Collected data:
= = = =

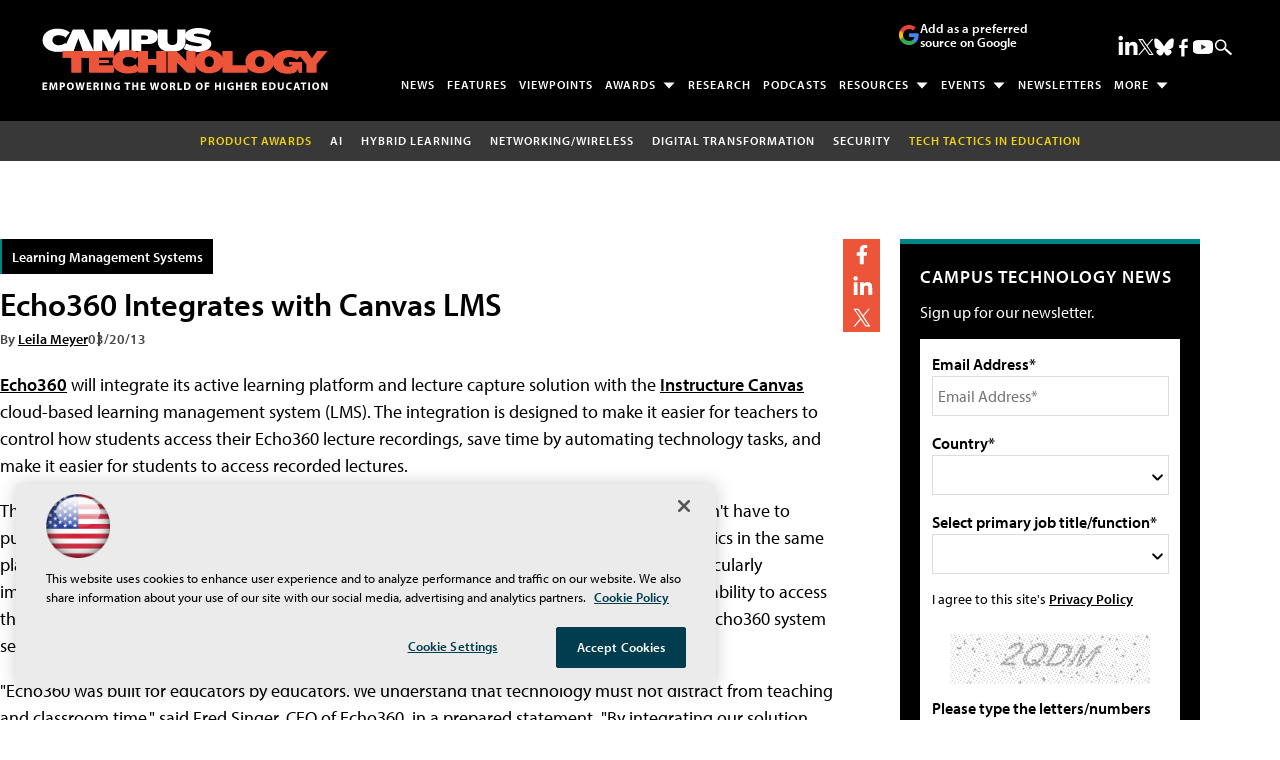

--- FILE ---
content_type: text/html; charset=utf-8
request_url: https://www.google.com/recaptcha/api2/aframe
body_size: 266
content:
<!DOCTYPE HTML><html><head><meta http-equiv="content-type" content="text/html; charset=UTF-8"></head><body><script nonce="Plr2vIo0hTL5snJ8oHW85Q">/** Anti-fraud and anti-abuse applications only. See google.com/recaptcha */ try{var clients={'sodar':'https://pagead2.googlesyndication.com/pagead/sodar?'};window.addEventListener("message",function(a){try{if(a.source===window.parent){var b=JSON.parse(a.data);var c=clients[b['id']];if(c){var d=document.createElement('img');d.src=c+b['params']+'&rc='+(localStorage.getItem("rc::a")?sessionStorage.getItem("rc::b"):"");window.document.body.appendChild(d);sessionStorage.setItem("rc::e",parseInt(sessionStorage.getItem("rc::e")||0)+1);localStorage.setItem("rc::h",'1769064113689');}}}catch(b){}});window.parent.postMessage("_grecaptcha_ready", "*");}catch(b){}</script></body></html>

--- FILE ---
content_type: application/javascript
request_url: https://ml314.com/utsync.ashx?pub=&adv=&et=0&eid=50202&ct=js&pi=&fp=&clid=&if=0&ps=&cl=&mlt=&data=&&cp=https%3A%2F%2Fcampustechnology.com%2Farticles%2F2013%2F03%2F20%2Fecho360-integrates-with-canvas-lms.aspx&pv=1769064115426_5mhoxkulm&bl=en-us@posix&cb=5065138&return=&ht=shex&d=&dc=&si=1769064115426_5mhoxkulm&cid=&s=1280x720&rp=&v=2.8.0.252
body_size: 253
content:
_ml.setFPI('3658479372998803549');_ml.syncCallback({"es":true,"ds":true});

= = = =

The entries should be printed again exactly as written, leaving all pictures out.

Finished task:
--- FILE ---
content_type: text/html; charset=utf-8
request_url: https://www.google.com/recaptcha/api2/aframe
body_size: 266
content:
<!DOCTYPE HTML><html><head><meta http-equiv="content-type" content="text/html; charset=UTF-8"></head><body><script nonce="Plr2vIo0hTL5snJ8oHW85Q">/** Anti-fraud and anti-abuse applications only. See google.com/recaptcha */ try{var clients={'sodar':'https://pagead2.googlesyndication.com/pagead/sodar?'};window.addEventListener("message",function(a){try{if(a.source===window.parent){var b=JSON.parse(a.data);var c=clients[b['id']];if(c){var d=document.createElement('img');d.src=c+b['params']+'&rc='+(localStorage.getItem("rc::a")?sessionStorage.getItem("rc::b"):"");window.document.body.appendChild(d);sessionStorage.setItem("rc::e",parseInt(sessionStorage.getItem("rc::e")||0)+1);localStorage.setItem("rc::h",'1769064113689');}}}catch(b){}});window.parent.postMessage("_grecaptcha_ready", "*");}catch(b){}</script></body></html>

--- FILE ---
content_type: application/javascript
request_url: https://ml314.com/utsync.ashx?pub=&adv=&et=0&eid=50202&ct=js&pi=&fp=&clid=&if=0&ps=&cl=&mlt=&data=&&cp=https%3A%2F%2Fcampustechnology.com%2Farticles%2F2013%2F03%2F20%2Fecho360-integrates-with-canvas-lms.aspx&pv=1769064115426_5mhoxkulm&bl=en-us@posix&cb=5065138&return=&ht=shex&d=&dc=&si=1769064115426_5mhoxkulm&cid=&s=1280x720&rp=&v=2.8.0.252
body_size: 253
content:
_ml.setFPI('3658479372998803549');_ml.syncCallback({"es":true,"ds":true});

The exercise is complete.